What you will do
Search the listing below for the word "family", and copy every line in which it turns up.

Data for the task
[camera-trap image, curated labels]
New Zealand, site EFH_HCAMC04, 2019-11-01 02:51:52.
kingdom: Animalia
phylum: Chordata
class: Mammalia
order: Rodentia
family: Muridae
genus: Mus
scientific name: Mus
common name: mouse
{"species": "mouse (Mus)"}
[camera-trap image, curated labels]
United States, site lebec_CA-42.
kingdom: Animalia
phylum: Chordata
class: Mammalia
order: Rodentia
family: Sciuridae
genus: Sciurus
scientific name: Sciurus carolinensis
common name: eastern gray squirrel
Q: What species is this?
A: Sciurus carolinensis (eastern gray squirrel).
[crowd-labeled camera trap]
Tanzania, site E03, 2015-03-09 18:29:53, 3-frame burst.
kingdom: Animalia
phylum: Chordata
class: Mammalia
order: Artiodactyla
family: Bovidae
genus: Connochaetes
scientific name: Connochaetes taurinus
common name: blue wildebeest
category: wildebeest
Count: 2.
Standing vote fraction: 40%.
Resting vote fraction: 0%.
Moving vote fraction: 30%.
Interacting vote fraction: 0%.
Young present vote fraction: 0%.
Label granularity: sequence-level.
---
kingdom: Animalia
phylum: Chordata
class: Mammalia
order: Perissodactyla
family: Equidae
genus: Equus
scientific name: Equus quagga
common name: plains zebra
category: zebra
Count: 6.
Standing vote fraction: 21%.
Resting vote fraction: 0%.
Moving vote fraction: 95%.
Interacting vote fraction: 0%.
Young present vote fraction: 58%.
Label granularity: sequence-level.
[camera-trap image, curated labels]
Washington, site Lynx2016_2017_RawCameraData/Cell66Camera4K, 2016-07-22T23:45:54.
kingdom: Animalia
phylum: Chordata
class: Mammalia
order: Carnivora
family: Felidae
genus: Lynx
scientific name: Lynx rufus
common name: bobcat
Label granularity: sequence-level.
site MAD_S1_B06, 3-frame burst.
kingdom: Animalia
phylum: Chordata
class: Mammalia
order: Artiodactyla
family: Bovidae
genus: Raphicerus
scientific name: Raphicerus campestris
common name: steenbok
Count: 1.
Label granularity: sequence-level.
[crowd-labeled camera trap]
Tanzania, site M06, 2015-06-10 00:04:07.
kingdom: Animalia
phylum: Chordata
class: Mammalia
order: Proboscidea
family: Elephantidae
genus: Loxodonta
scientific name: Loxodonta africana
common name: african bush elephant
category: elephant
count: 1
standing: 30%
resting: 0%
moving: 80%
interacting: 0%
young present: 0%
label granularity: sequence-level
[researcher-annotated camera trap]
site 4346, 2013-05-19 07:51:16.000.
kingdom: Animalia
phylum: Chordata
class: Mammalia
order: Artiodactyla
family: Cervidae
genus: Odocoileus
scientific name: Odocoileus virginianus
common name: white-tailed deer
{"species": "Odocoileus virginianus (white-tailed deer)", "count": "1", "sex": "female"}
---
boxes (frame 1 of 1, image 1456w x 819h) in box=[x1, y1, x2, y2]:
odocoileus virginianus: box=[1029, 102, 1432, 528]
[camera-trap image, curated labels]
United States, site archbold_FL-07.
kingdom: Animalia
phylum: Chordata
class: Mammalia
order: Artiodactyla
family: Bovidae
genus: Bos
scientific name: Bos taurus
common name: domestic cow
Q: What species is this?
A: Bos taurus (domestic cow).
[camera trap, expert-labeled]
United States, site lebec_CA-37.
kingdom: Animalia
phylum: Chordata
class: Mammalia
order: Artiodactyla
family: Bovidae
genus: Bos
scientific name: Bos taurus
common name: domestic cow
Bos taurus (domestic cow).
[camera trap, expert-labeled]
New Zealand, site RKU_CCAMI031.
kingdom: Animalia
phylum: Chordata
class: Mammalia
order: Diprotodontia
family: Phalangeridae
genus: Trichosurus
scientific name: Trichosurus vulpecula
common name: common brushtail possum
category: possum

Exercise result
family: Muridae
family: Sciuridae
family: Bovidae
family: Equidae
family: Felidae
family: Bovidae
family: Elephantidae
family: Cervidae
family: Bovidae
family: Bovidae
family: Phalangeridae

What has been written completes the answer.